Headhunters is cult movie material. Jo Nesbo’s novel has been transformed into film in his native Norway, but bears none of the usual traits of the stoic, Scandinavian thrillers we have grown fond of. Because this is no standard thriller – Scandinavian or otherwise.
You must go to Morten Tyldum’s Headhunters a blank canvas. No summary or synopsis is needed. Nesbo’s story is nothing you will have dreamed up or experienced before, and neither are its meanderings that keep popping up whenever you think the plot could not shock you any further: an American Bulldog impaled on a tractor, the protagonist submerging himself into a trench of shit and later shaving his head with a pair of nail scissors and a disposable razor.
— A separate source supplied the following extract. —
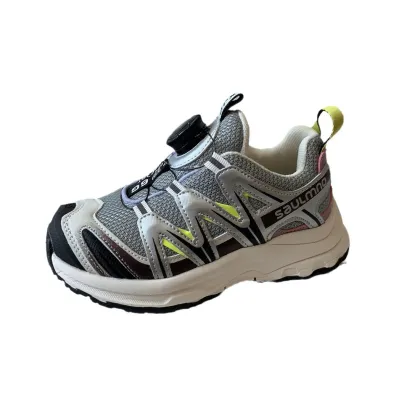 1-6 Years Old Boys' Knotted Fleece Sneakers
Steve Buscemi lookalike Aksel Hennie gives a huge and unrelenting performance said protagonist, the pint-sized Roger Brown. The Killing’s Julie R Olgaard – who played the beautiful Nanne Birk Larsen – also features. Not to mention the sexy Viking Nicolaj Coster-Waldau who graces the posters.
Headhunters morphs from light to serious, from macabre to touching and back again – moments for laughter and moments for vomiting –over the course of two hours without becoming either farce or spoof.
Why this movie isn’t in the mainstream is unfathomable. The fact that it is in Norwegian – with subtitles, obviously – or has no scruples may have deterred distributors. Regardless, this Nordic wonder will be one of the most memorable features of 2012.